BoP in surplus, GIR up in March

THE country posted a $1.2-billion balance of payments (BoP) surplus in March, the Bangko Sentral ng Pilipinas (BSP) reported on Friday, reversing from February's $196-million deficit.

It was, however, lower than the year-earlier surplus of $1.3 billion.

"The BoP surplus in March 2024 reflected inflows arising mainly from the national government's (NG) net foreign currency deposits with the Bangko Sentral ng Pilipinas (BSP) and net income from the BSP's investments abroad," the central bank said in a statement.

The reversal brought the year-to-date BoP position to a $238-million surplus, which was also lower than the $3.5 billion recorded in January-March 2023.

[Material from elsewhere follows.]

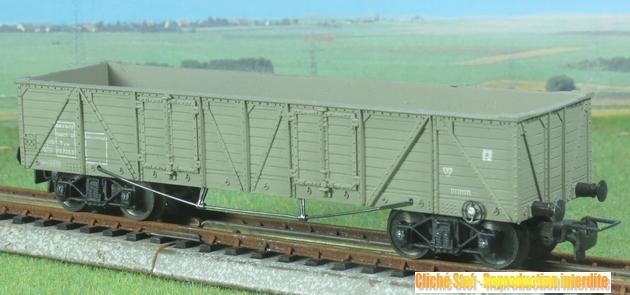 Wagons à bogies série plastique (citerne, tombereaux, couverts)  213273VBLejeunetombereauTPUSbogiesvertplastiqueIMG3120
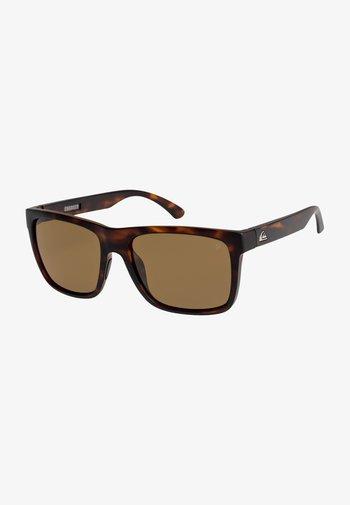 EQYEY - Sunglasses - matte tortoise/ brown polarize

The central bank said that the cumulative surplus reflected "mainly the improvement in the balance of trade alongside the net inflows from personal remittances, net foreign borrowings by the NG, foreign direct investments and foreign portfolio investments."

Gross international reserves (GIR) likewise rose to $104.1 billion as of end-March from $102.0 billion a month earlier, the central bank said.

This represents "a more than adequate external liquidity buffer equivalent to 7.7 months' worth of imports of goods and payments of services, and primary income," it added.

"[I]t ensures availability of foreign exchange to meet the balance of payments financing needs, such as for payment of imports and debt service, in extreme conditions when there are no export earnings or foreign loans."

The GIR level was said to be also equivalent to about 5.9 times the country's short-term external debt based on original maturity and 3.7 times based on residual maturity.

Short-term debt based on residual maturity refers to outstanding external debt with an original maturity of one year or less plus principal payments on medium- and long-term loans of the public and private sectors falling due within the next 12 months.

Commenting on the results, Rizal Commercial Banking Corp. chief economist Michael Ricafort said the improvement in both BoP and reserves was partly due to foreign debt payments..

The "narrowing trend of the country's trade deficit or net imports as seen in recent months" also contributed, he added.

"For the coming months, the BoP data could improve, thereby could also lead to better gross international reserves data," Ricafort said.